Gupta Wessler files a Class Action on Behalf of Black Workers Alleging Facebook Discriminates Against Black Employees and Applicants
The workers are seeking to represent thousands of black professionals denied jobs or promotions by the social media giant, and are asking the EEOC to investigate Facebook’s employment practices. To learn more or get involved please contact Peter Romer-Friedman, firstname.lastname@example.org, 718-938-6132, or Abigail Cipparone, email@example.com.
July 2, 2020, Washington, DC—Today, a group of black workers filed a class action charge with the U.S. Equal Employment Opportunity Commission (EEOC) alleging that Facebook discriminates against black workers and applicants in hiring, evaluations, promotions, and pay in violation of federal, state, and local civil rights laws. They also allege that black workers at Facebook do not feel respected, valued, or heard, and are calling on Facebook to substantially increase the number of black workers hired and promoted at all levels of the company. A copy of the charge is here.
Black workers currently represent only 3.8% of all workers at Facebook and 1.5% of all technical workers at Facebook. These figures have barely increased in recent years, as Facebook has grown its workforce from about 9,000 workers in 2014 to nearly 45,000 workers in 2019.
In the charge, the workers seek to represent a nationwide class of black workers who were denied jobs, promotions, and other opportunities at Facebook. They are asking the EEOC to investigate what they allege is a pattern or practice of bias against black workers in hiring and employment.
The charge was filed by Oscar Veneszee, Jr., who has worked as an Operations Program Manager at Facebook since 2017 and claims that he has not been fairly evaluated or promoted, despite his excellent performance and achievement at Facebook. Mr. Veneszee, Jr., whose work at Facebook focuses on outreach to Veterans, diversity, and organizations, is a 23-year Veteran of the U.S. Navy. In 2012, he was one of only seven Black Chief of the Boats in the Navy’s history. Two other black professionals joined Veneszee, Jr. in filing the charge, claiming that they were unlawfully denied jobs at Facebook, despite their excellent qualifications and credentials.

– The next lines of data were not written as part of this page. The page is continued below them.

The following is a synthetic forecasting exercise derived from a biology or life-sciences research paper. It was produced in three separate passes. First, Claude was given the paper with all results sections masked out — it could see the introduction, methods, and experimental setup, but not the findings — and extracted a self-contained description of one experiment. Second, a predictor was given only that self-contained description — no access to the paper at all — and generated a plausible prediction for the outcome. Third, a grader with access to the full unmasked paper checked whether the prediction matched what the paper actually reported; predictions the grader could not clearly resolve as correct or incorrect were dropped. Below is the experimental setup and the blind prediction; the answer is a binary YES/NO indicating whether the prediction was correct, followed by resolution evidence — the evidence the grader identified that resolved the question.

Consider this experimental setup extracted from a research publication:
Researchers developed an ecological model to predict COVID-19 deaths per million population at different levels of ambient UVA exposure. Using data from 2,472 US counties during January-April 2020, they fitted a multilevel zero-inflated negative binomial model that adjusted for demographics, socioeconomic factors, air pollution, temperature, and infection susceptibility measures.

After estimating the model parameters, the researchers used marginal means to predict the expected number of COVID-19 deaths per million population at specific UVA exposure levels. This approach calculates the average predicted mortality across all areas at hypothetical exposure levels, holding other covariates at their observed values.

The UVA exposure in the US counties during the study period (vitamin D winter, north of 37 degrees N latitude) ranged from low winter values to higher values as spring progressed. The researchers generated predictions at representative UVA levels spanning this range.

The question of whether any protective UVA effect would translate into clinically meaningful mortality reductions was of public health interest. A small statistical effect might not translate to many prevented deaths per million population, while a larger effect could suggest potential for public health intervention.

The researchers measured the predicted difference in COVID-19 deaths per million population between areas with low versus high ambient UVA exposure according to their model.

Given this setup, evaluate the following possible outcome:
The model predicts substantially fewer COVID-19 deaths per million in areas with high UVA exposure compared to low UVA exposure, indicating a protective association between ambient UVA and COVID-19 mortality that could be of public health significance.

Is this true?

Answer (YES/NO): YES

“Facebook is a great company, but it has a long way to go when it comes to treating Black workers fairly, promoting our careers, respecting us, and valuing our tremendous contributions,” said Oscar Veneszee, Jr. “We hope that this discrimination charge starts a constructive dialogue with Facebook about how deepening its commitment to diversity and Black workers will make Facebook a stronger and more dynamic company. Together we can make that happen. The only way to make positive change is to take a hard look at what we’ve been doing and identify the right solutions for the future.”
“There are so many exceptionally qualified Black workers that Facebook can hire and promote, including the courageous professionals who filed this discrimination charge,” said Peter Romer-Friedman, a principal at Gupta Wessler PLLC and counsel for the workers who filed the charge. “Facebook can and must do a far better job recruiting, hiring, promoting, and retaining Black workers. It’s time to close the gap between Facebook’s words and deeds on the issue of diversity.”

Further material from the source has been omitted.